T&S: How would you describe the people of San Antonio when it comes to tough times?
Chef Johnny Hernandez: I believe we are a resilient community, we are generous and we care about one another.
T&S: Where will you go once the pandemic is over and you can freely travel?
Chef Johnny Hernandez: Back to the motherland, Mexico for sure!
T&S: How do you determine where to eat when you’re in a new spot? Any chef secrets you can share on finding hidden gems?
Chef Johnny Hernandez: In the case of international travel, it seems like I’m first looking at what foods I want to learn about before picking a destination. In the case of U.S. travel I try to visit James Beard nominated chefs or establishments.
T&S: What flavours are you drawn to? Have they changed throughout your cooking career?
Chef Johnny Hernandez: Right now I want to discover and learn more about pre-Hispanic Mayan culture. I hope to travel through the Yucatan extensively in the next couple years.
T&S: What key ingredients do you always have on hand at home?
Chef Johnny Hernandez: Tequila, champagne, good olive oil, butter, and what’s growing in my garden. I love all my fruit trees!
T&S: Favourite childhood meal?
Chef Johnny Hernandez: Mexican Barbacoa on Sundays!
T&S: What was your first travel memory? Where did you go? How old were you?
Chef Johnny Hernandez: When I was about 8 years old, Dad would always take us for Cabrito when we visited his family in Nuevo Laredo. I was amazed to see the open flame pit of Cabritos!
T&S: As a chef, what inspires you most when you travel?
Chef Johnny Hernandez: I always focus on the area’s food traditions and try to identify its seasons and particularly its established cultural events.
T&S:What spot in the world really surprised you food wise?
Chef Johnny Hernandez: London for sure. It’s amazing when you venture out from the mainstream tourist spots.
T&S: How adventurous are you when it comes to trying new foods while travelling? What is the most unique thing you’ve tried?
Chef Johnny Hernandez: I was in Thailand a couple months ago. I ate everything at the many markets I visited and tasted lots of unique things! What I loved the most was eating the green papaya salad made to order in front of me; it was so delicious.
T&S: What would you say to someone to get them out of their comfort zone with food when they’re travelling?
Chef Johnny Hernandez: It is definitely worth it to travel with a guide, especially internationally. They will never steer you wrong and they know the best local spots.
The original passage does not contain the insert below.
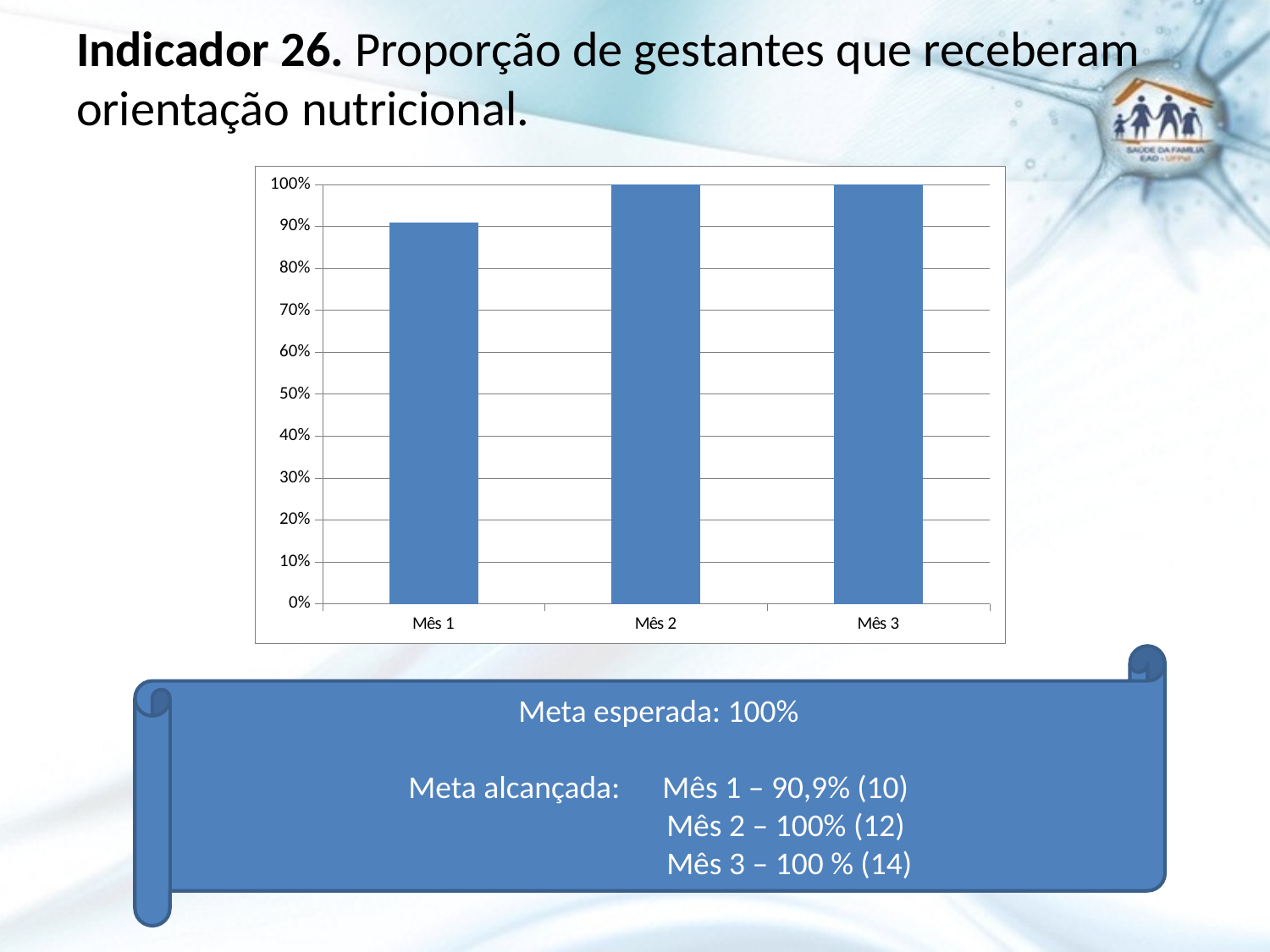
What is the highest tick shown on the vertical axis of the chart? 100% What is the value for Mês 3? 100% What is the difference between the value for Mês 2 and the value for Mês 1? 9,1% Which is larger, the value for Mês 1 or the value for Mês 2? Mês 2 What is the value for Mês 1? 90,9% How many months (categories) are plotted in the chart? 3 What kind of chart is shown on the slide? bar chart What is the value for Mês 2? 100% Is the value for Mês 1 greater or less than 80%? greater Which month has the lowest value in the chart? Mês 1 Do the values rise or fall from Mês 1 to Mês 2? rise Is the value for Mês 1 greater or less than 100%? less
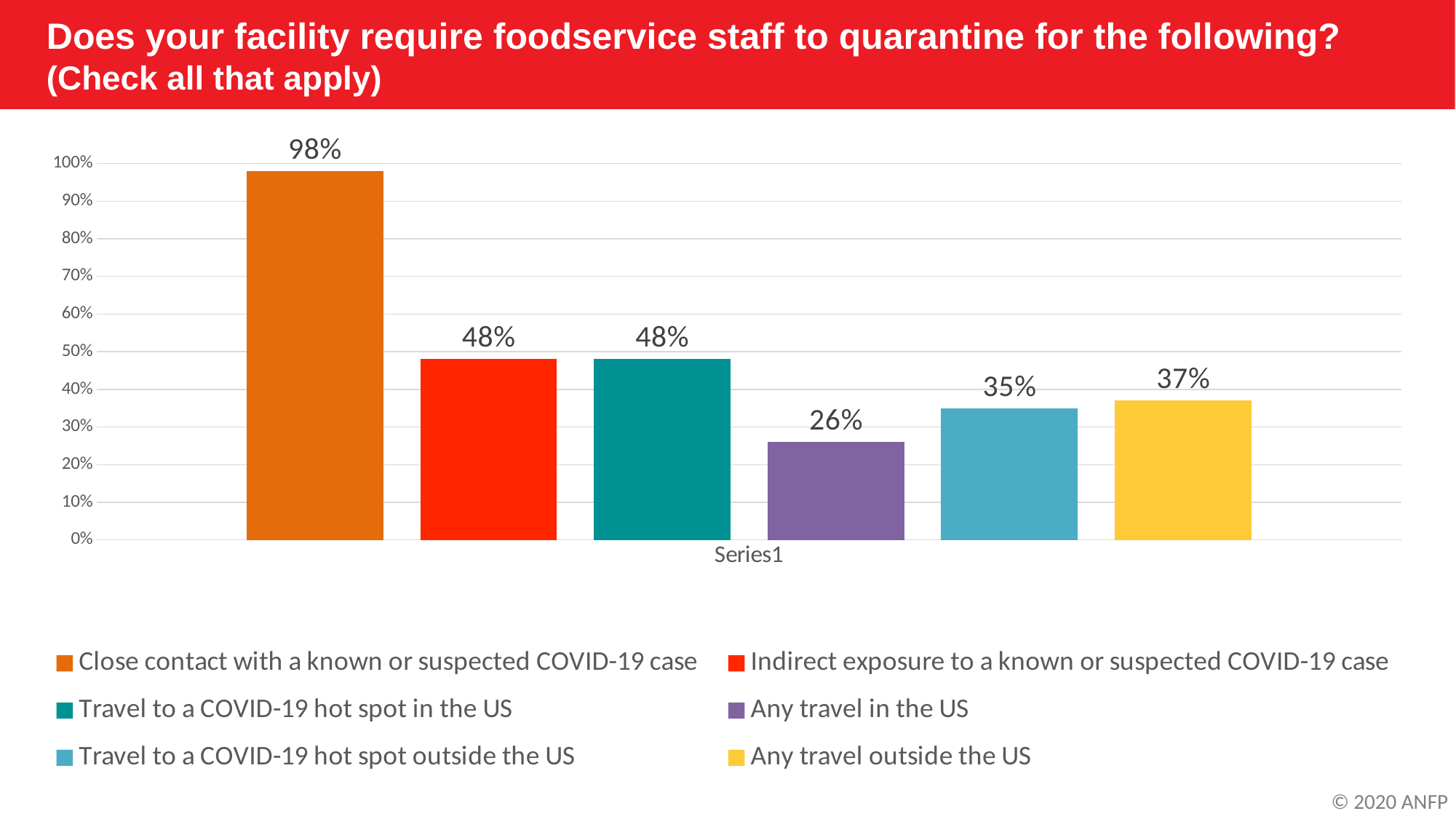
What percentage of facilities require quarantine for travel to a COVID-19 hot spot outside the US? 35% What kind of chart is shown on the slide? Bar chart Which is larger: the value for any travel outside the US or the value for travel to a COVID-19 hot spot outside the US? Any travel outside the US How many categories are shown in the chart? 6 Which category has the highest value? Close contact with a known or suspected COVID-19 case What percentage of facilities require quarantine for any travel outside the US? 37% What is the difference between the value for close contact with a known or suspected COVID-19 case and the value for indirect exposure to a known or suspected COVID-19 case? 50% What is the difference between the value for any travel outside the US and the value for any travel in the US? 11% Which category has the lowest value? Any travel in the US What percentage of facilities require quarantine for close contact with a known or suspected COVID-19 case? 98% What percentage of facilities require quarantine for any travel in the US? 26% What colour is the bar for travel to a COVID-19 hot spot in the US? Teal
Chef Johnny Hernandez’s Ceviche Verde
1 lb Pacific halibut or other firm-fleshed fish, fresh, chopped into 1/2-inch cubes
1 tsp Kosher salt, plus more, to taste
3 Tbsp Lime juice, fresh
2ea Avocados, peeled, pitted and diced
3/4 C Green olives, sliced
1/2 C Tomatillo, diced
1/4 C Onion, finely chopped
1/4 C Cilantro leaves
1 ea j Jalapeno, stemmed, seeded and minced (optional)
2 Tbsp Olive oil
Tostadas or tortilla chips, for serving
Place the fish in a medium bowl. Add 1 teaspoon salt. Toss to coat. Add lime juice and toss to coat. Marinate until the edges of the cubs begin to turn opaque, about 30 minutes. Add avocado, olives, tomatillo, onion, cilantro, and jalapeno, if using. Add olive oil and season with salt, to taste. Serve over tostadas or with tortilla chips for dipping.